Node.js Event Loop: Why Is It So Fast?

This article uses the analogy of a coffee shop waiter to explain the core mechanism of Node.js for efficiently handling concurrent requests—the event loop. Despite being single-threaded, Node.js can process a large number of concurrent requests efficiently, with the key lying in the collaboration between non-blocking I/O and the event loop: when executing asynchronous operations (such as file reading and network requests), Node.js delegates the task to the underlying libuv library and immediately responds to other requests. Once the operation is completed, the callback function is placed into the task queue.
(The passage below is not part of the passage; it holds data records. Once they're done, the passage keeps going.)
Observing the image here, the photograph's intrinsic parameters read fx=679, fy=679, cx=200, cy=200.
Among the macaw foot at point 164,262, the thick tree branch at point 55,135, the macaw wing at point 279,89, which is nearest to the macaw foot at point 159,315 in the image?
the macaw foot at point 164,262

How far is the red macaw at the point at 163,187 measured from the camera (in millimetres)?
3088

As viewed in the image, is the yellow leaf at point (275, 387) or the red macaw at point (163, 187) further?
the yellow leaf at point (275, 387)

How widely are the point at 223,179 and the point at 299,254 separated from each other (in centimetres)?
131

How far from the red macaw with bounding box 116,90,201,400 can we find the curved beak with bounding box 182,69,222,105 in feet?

The event loop is the core scheduler, processing tasks in fixed phases: starting with timer callbacks (Timers), system callbacks (Pending Callbacks), followed by the crucial Poll phase to wait for I/O events, and then handling immediate callbacks (Check) and close callbacks (Close Callbacks). It ensures the ordered execution of asynchronous tasks through the call stack, task queues, and phase-based processing. The efficient design stems from three points: non-blocking I/O avoids CPU waiting, callback scheduling is executed in an ordered manner across phases, and the combination of single-threaded execution with asynchronous concurrency achieves high throughput. Understanding the scheduling logic of the event loop helps developers write more efficient Node.js code.